Entrando nel merito, Matteini e Morichelli, con una nota congiunta diffusa mercoledì mattina, dicono chiaramente che «a fronte di flussi di lavoro in ingresso almeno pari, se non superiori in alcuni settori, a quelli del tribunale di Terni, la dotazione organica di Spoleto è assai sottodimensionata sia per i magistrati (16 giudici contro 20 e 6 pm contro 8) che per gli amministrativi». Nonostante il mancato adeguamento delle piante organiche post riforma per Spoleto resta un miraggio, col personale che viene considerato non proporzionato alla mole di fascicoli, e «l’elevato turnover, comune in numerosi tribunali di medie dimensioni, a Spoleto non ha mai compromesso la continuità dell’attività giurisdizionale», è scritto nella nota.
E i risultati sono arrivati «in piena autonomia organizzativa», dicono Matteini e Morichelli, che così contestano di fatto le parole di Sottani in commissione giustizia, nella parte in cui ha riferito di «continue richieste di supporto» da parte di Spoleto con conseguente «impiego di risorse provenienti da altri uffici». Sul punto la presidente del tribunale e il presidente dell’Ordine degli avvocati sostengono, invece, che «negli ultimi anni non sono mai state richieste applicazioni ordinarie di magistrati di altri uffici del distretto, se non per le maternità, che però sono tutelate a vari livelli», né sono state richieste «integrazioni di personale amministrativo».
Quindi le performance del tribunale di Spoleto che Matteini e Morichelli definiscono «pienamente soddisfacenti» alla luce «della progressiva riduzione dell’arretrato civile e del costante miglioramento del disposition time del settore penale». In questo quadro «anche la produttività individuale conferma l’efficienza» del tribunale «attestandosi su valori medi di circa 150 sentenze annue per magistrato in linea e a volte superiori a quelli degli altri tribunali del distretto», si legge nella nota della presidente del tribunale e del presidente degli avvocati.
La replica a Sottani, poi, passa anche per i presunti limiti di specializzazione che i magistrati patirebbero a Spoleto quasi fisiologicamente.
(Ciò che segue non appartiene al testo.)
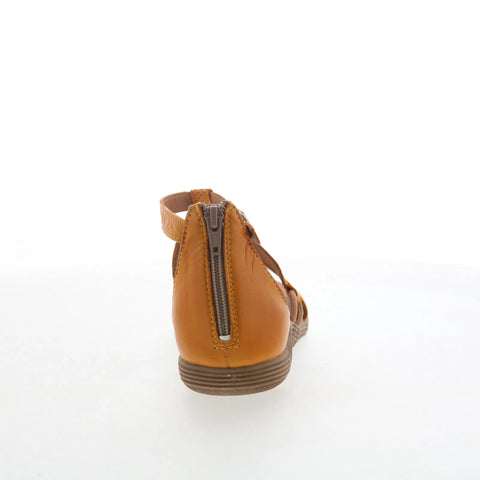 Miz Mooz Mari Womens Brown Leather Zipper Strap Sandals Shoes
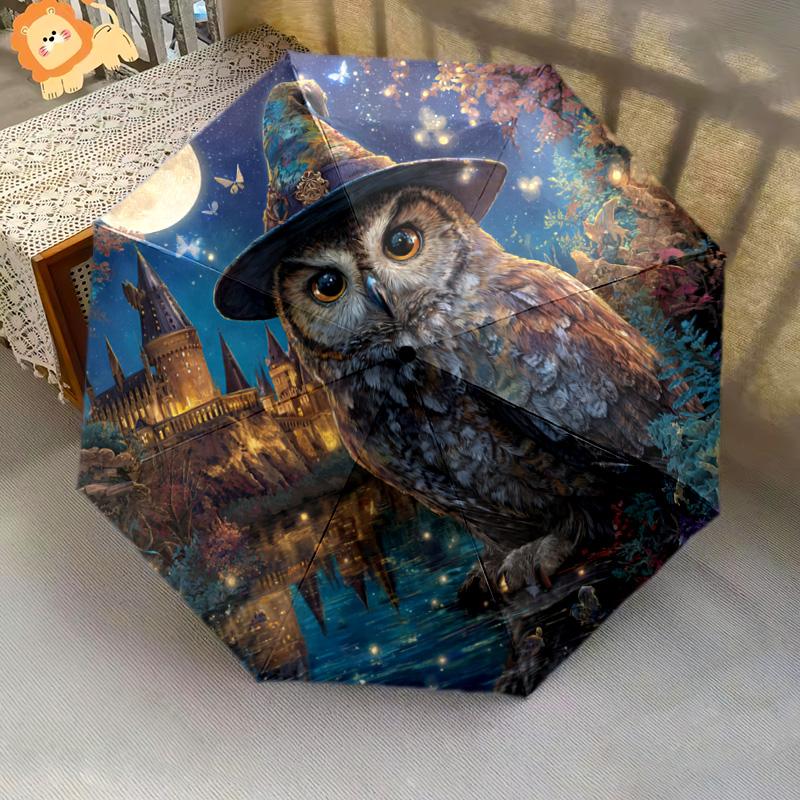 1 PC Automatic Folding Umbrella - Owl Pattern, Portable & Foldable Design with 8 Ribs, Christmas Birthday Gifts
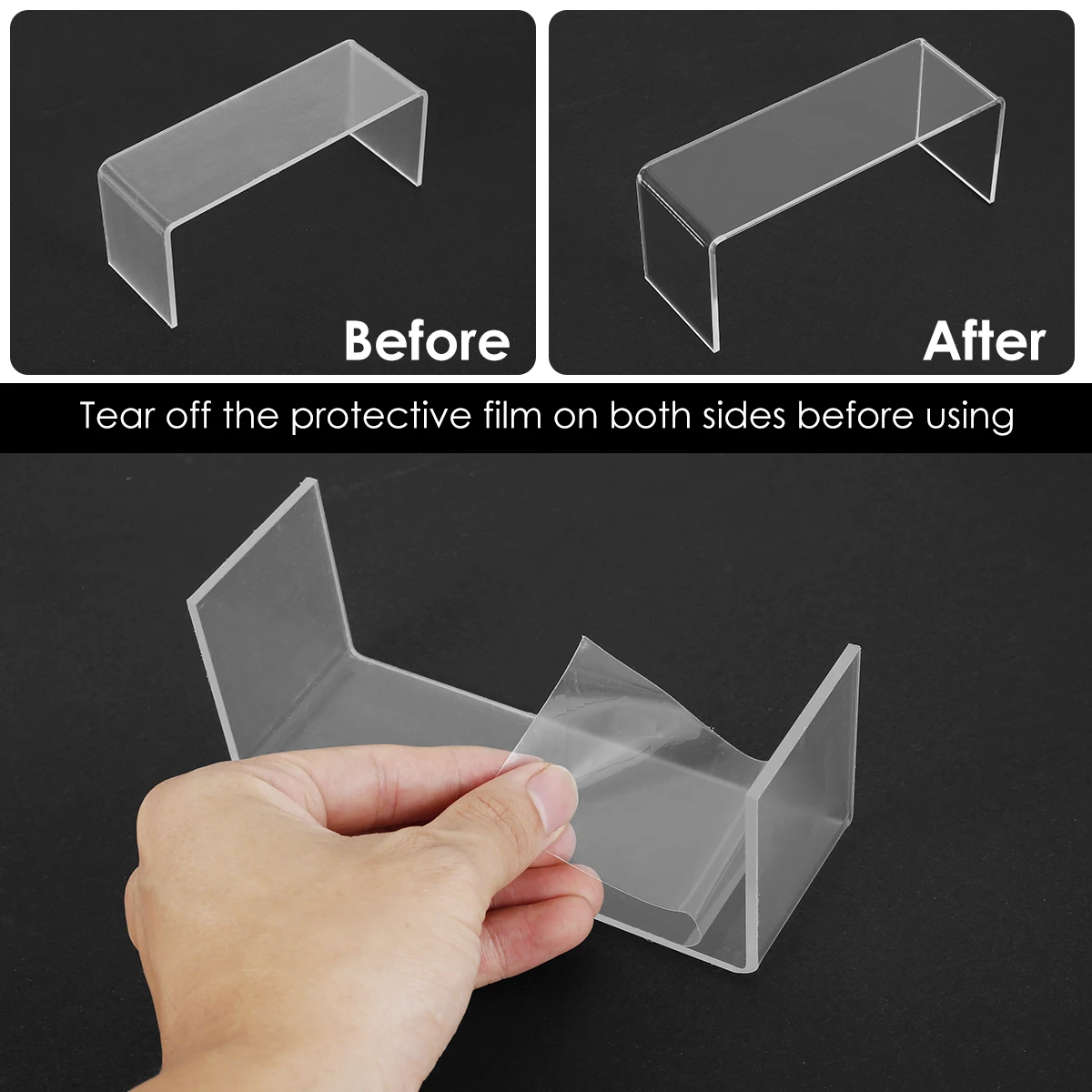 Straight Acrylic Safety Shelf 300mm X100mm, Bathroom, Bedroom, Office, Free Trolley Token Material Sample Included Per Shipment - Glass Effect By Expression Products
Qui è stato «sviluppato un modello organizzativo stabile, flessibile ed efficace», dicono ancora Matteini e Morichelli, secondo cui «da anni non esistono più ruoli promiscui, coi magistrati ripartiti tra penale (2 gip-gup e 5 al dibattimento) e civile (3 al contenzioso ordinario e 5 tra lavoro, esecuzioni, famiglia e crisi d’impresa)». In questo quadro, «la struttura organizzativa del tribunale consente un livello di specializzazione pienamente compatibile con uffici giudiziari di analoghe dimensioni», si legge sempre nella nota.
Infine, l’assetto territoriale, che con la riforma del 2012 ha allargato la competenza degli uffici giudiziari di Spoleto a Foligno, Todi, Marsciano e Deruta, a cui è stata non soltanto assicurata la dovuta «uniformità di trattamento», ma anche garantita «ogni iniziativa per avvicinare il servizio ai cittadini, aderendo al progetto degli Uffici di prossimità, uno dei quali già aperto a Todi, mentre lo saranno a breve a Deruta, Cannara e all’Unione delle Terre dell’olio e del sagrantino».